* _Consigne_: Réécrivez l'extrait sur la France vue de Suisse, de « Vue de Suisse, la » à « par nature, ingouvernable. », en remplaçant « ridicule » par « absurde ».

* _Extrait cité_:
+ + + + + + +

PAUL ACKERMANN @paulac

Vue de Suisse, la situation politicosociale en France peut sembler ridicule. On dénoncera volontiers un esprit excessivement frondeur et des partis qui ne font rien pour se mettre d’accord. Une inaptitude à faire consensus et une culture politique incapable de faire tourner la boutique quand il n’y a pas de majorité absolument claire qui se dégage. La France serait, par nature, ingouvernable.

Avec une population aux deux tiers opposée à une réforme des retraites que son gouvernement veut faire passer coûte que coûte, en utilisant tous les leviers institutionnels à sa disposition, provoquant une mobilisation de plus en plus violente, nos voisins se retrouvent effectivement (comme souvent) face à ce qui ressemble à une impasse. C’est l’art helvétique du compromis, illustré à merveille par ces conseillers fédéraux d’un bord qui sont prêts à défendre des projets venus de l’autre, qui ferait qu’une telle situation serait impossible chez nous selon certains. Les partis finiraient par tomber d’accord et si de telles manifestations et de tels blocages devaient avoir lieu, ils seraient clairement vécus comme les signes d’une insurrection révolutionnaire, ce qui n’est pas le cas en France où ils sont récurrents (pas besoin de remonter dans les livres d’histoire pour en voir de semblables: très proches de nous, on se souvient des «Gilets jaunes», on se souvient des manifestations contre la loi travail de François Hollande, on se souvient même des manifestations contre la première réforme des retraites d’Emmanuel Macron en 2019).

+ + + + + + +

* _Données étudiées_:
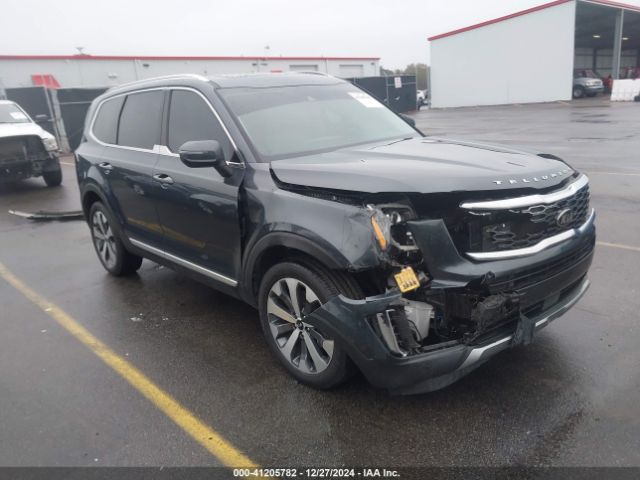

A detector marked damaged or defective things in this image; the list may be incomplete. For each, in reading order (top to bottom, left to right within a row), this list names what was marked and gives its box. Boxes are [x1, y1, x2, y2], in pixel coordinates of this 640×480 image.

crumpled front bumper [304, 210, 596, 394]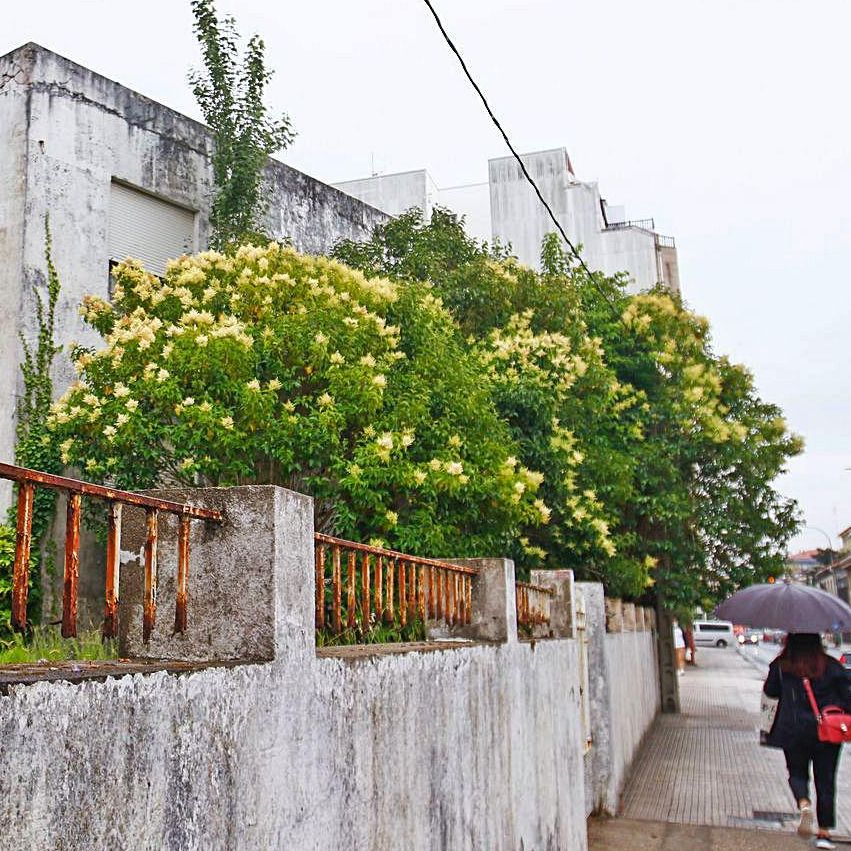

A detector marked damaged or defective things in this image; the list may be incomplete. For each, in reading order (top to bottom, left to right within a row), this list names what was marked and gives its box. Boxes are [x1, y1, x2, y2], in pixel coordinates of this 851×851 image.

rusty metal railing [0, 462, 223, 644]
rusty metal railing [316, 532, 480, 640]
rusty metal railing [516, 580, 556, 632]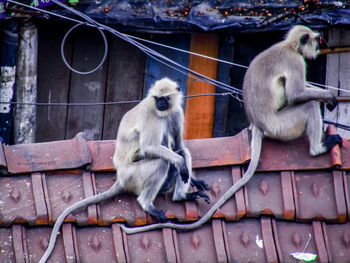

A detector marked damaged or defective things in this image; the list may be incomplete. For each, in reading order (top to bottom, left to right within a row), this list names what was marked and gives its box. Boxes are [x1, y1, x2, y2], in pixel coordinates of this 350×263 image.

rusty metal roof [0, 127, 350, 262]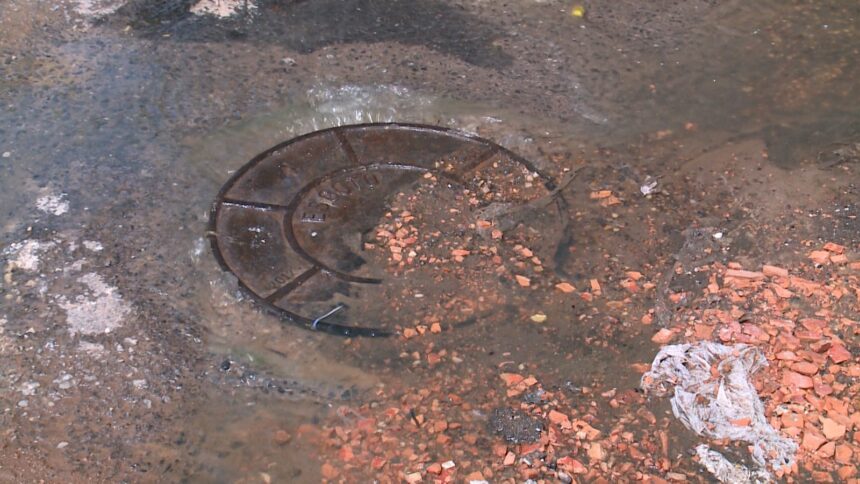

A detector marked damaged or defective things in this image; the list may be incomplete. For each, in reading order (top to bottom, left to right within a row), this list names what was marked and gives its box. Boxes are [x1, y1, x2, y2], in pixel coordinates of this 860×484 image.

rusty manhole cover [209, 124, 556, 336]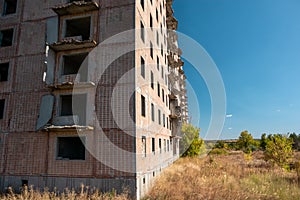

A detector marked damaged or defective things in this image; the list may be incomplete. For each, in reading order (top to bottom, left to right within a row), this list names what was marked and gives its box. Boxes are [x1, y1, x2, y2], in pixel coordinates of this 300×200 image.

damaged balcony [51, 0, 98, 16]
broken window [64, 17, 90, 40]
broken window [62, 52, 88, 81]
broken window [59, 94, 86, 125]
broken window [56, 137, 85, 160]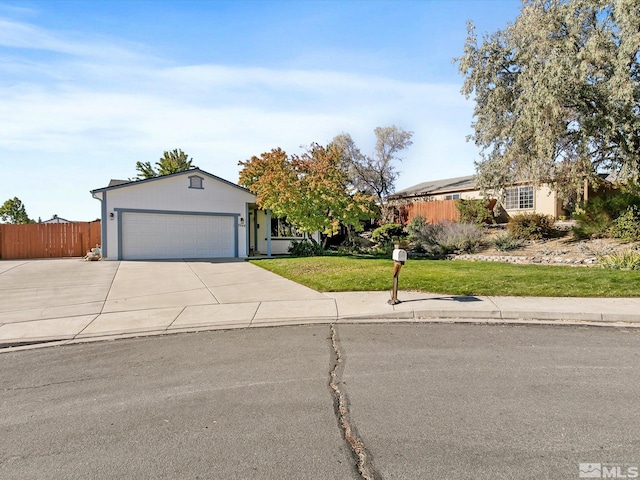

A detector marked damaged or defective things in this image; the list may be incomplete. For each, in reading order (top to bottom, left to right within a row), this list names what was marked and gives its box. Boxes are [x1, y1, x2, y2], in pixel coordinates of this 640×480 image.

crack in asphalt [330, 322, 380, 480]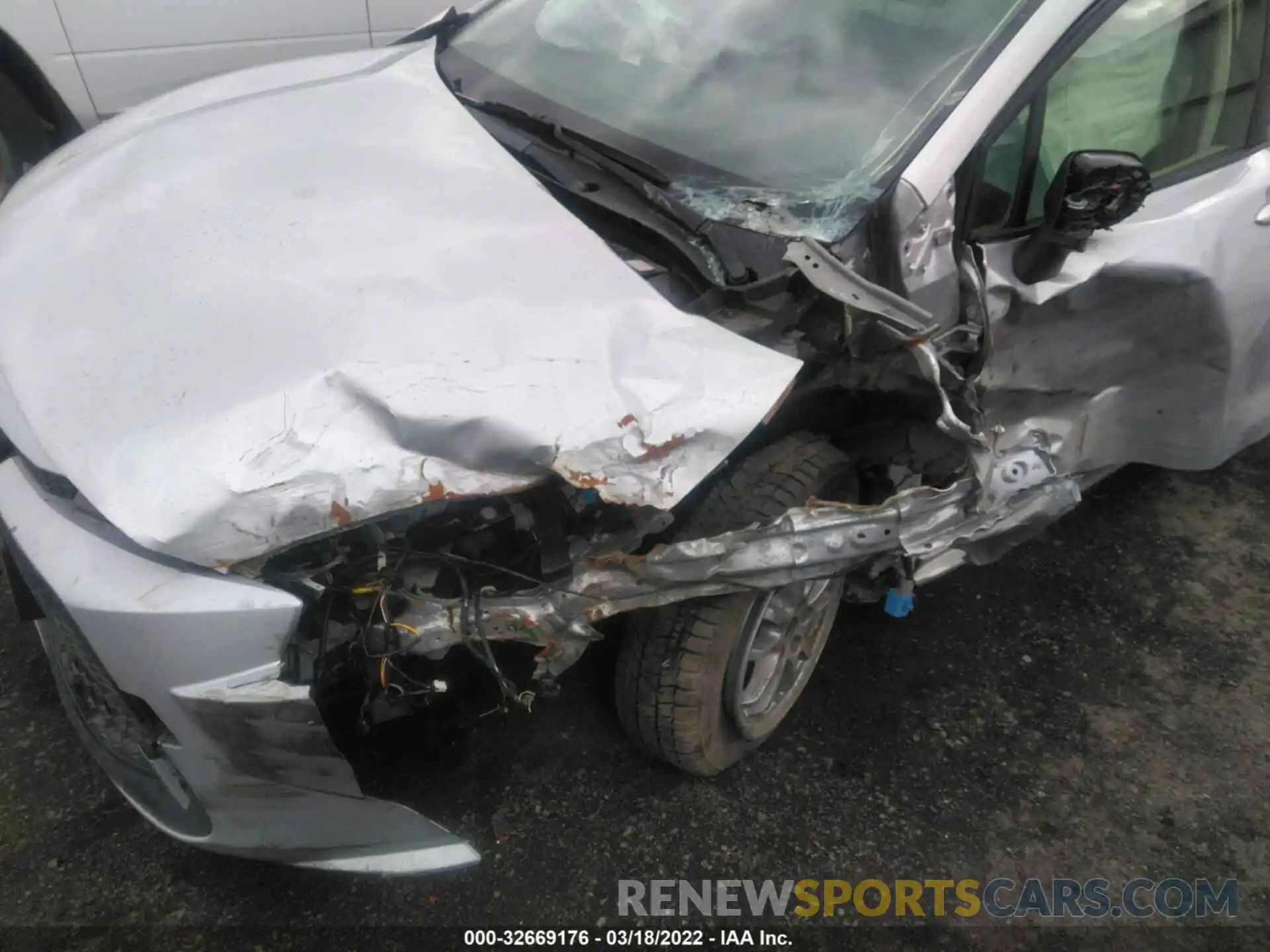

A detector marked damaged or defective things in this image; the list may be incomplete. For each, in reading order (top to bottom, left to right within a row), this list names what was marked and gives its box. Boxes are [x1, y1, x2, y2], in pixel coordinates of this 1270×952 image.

crumpled hood [0, 42, 799, 566]
rust spot [640, 431, 688, 460]
rust spot [566, 471, 611, 492]
rust spot [329, 497, 355, 529]
damaged bumper [0, 457, 476, 873]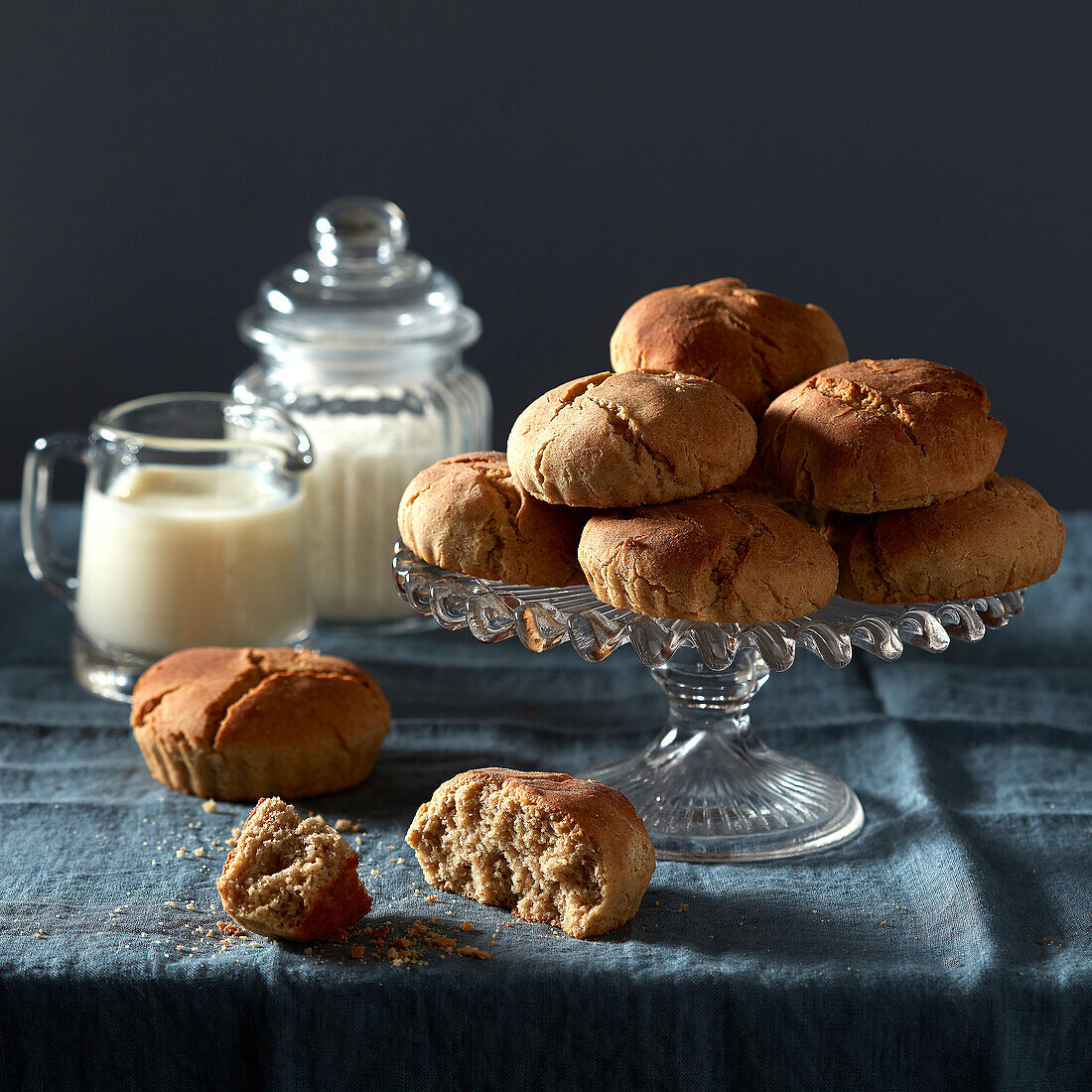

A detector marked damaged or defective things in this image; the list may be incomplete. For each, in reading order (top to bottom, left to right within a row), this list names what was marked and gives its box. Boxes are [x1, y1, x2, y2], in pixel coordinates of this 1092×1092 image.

broken brioche piece [216, 802, 375, 945]
broken brioche piece [407, 770, 655, 941]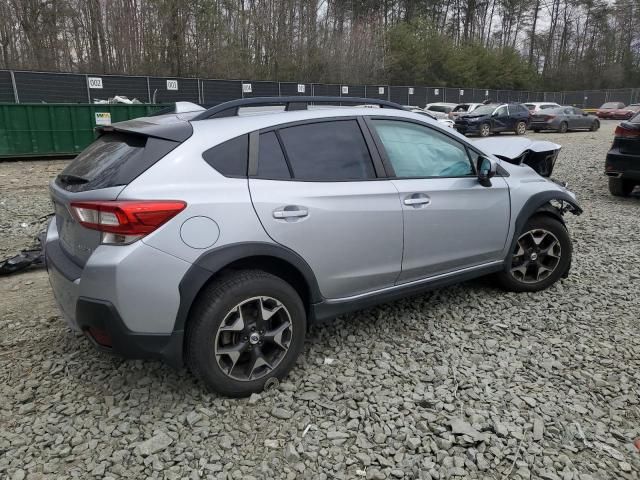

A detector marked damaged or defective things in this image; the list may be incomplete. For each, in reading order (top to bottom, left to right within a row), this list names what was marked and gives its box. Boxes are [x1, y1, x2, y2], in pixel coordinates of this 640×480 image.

damaged silver suv [45, 95, 584, 396]
damaged front end [476, 137, 560, 178]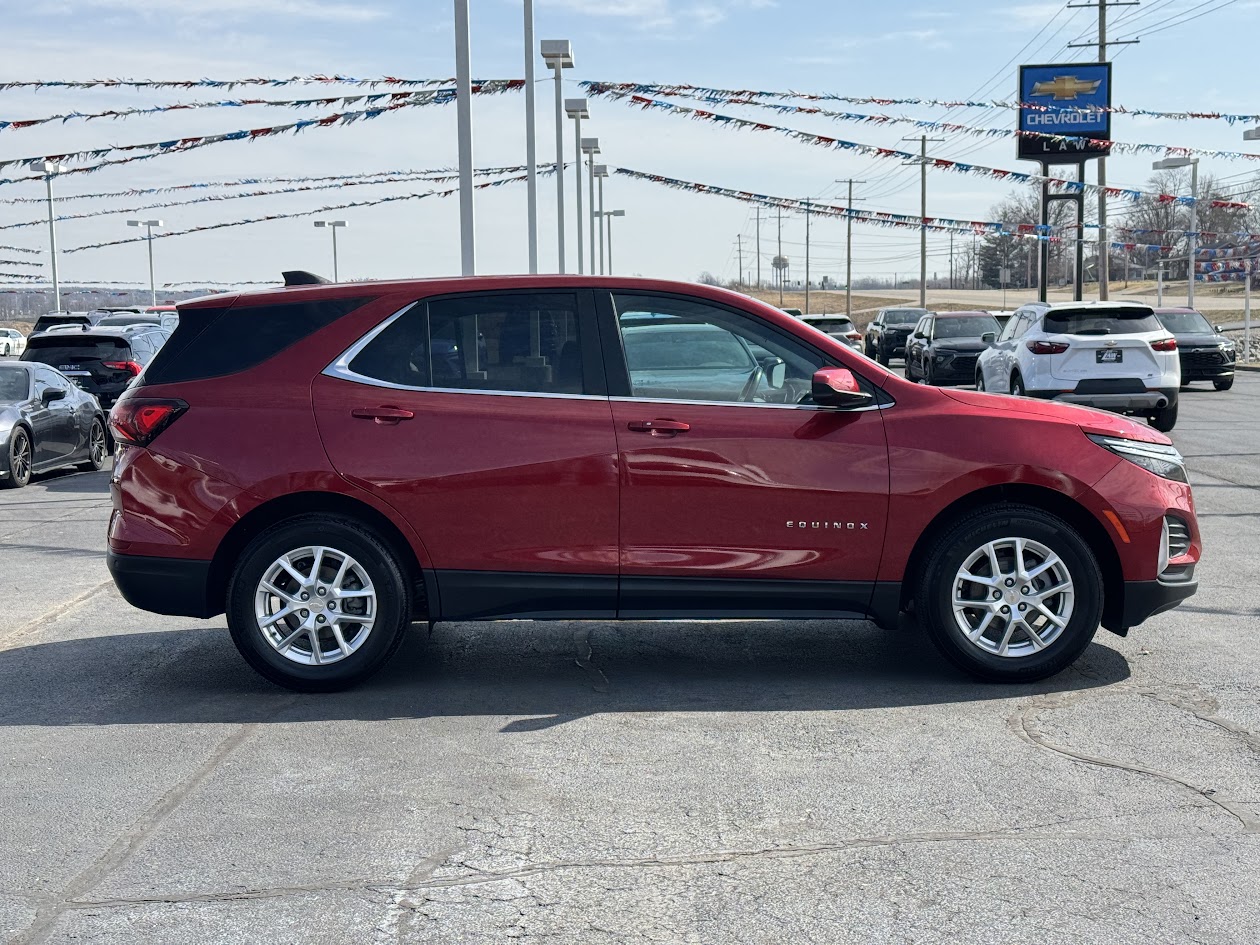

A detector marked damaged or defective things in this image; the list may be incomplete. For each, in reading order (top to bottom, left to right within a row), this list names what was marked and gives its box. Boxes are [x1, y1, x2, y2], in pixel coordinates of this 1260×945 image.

+ + + + + + +

* _Corrigé_:
Vue de Suisse, la situation politicosociale en France peut sembler absurde. On dénoncera volontiers un esprit excessivement frondeur et des partis qui ne font rien pour se mettre d’accord. Une inaptitude à faire consensus et une culture politique incapable de faire tourner la boutique quand il n’y a pas de majorité absolument claire qui se dégage. La France serait, par nature, ingouvernable.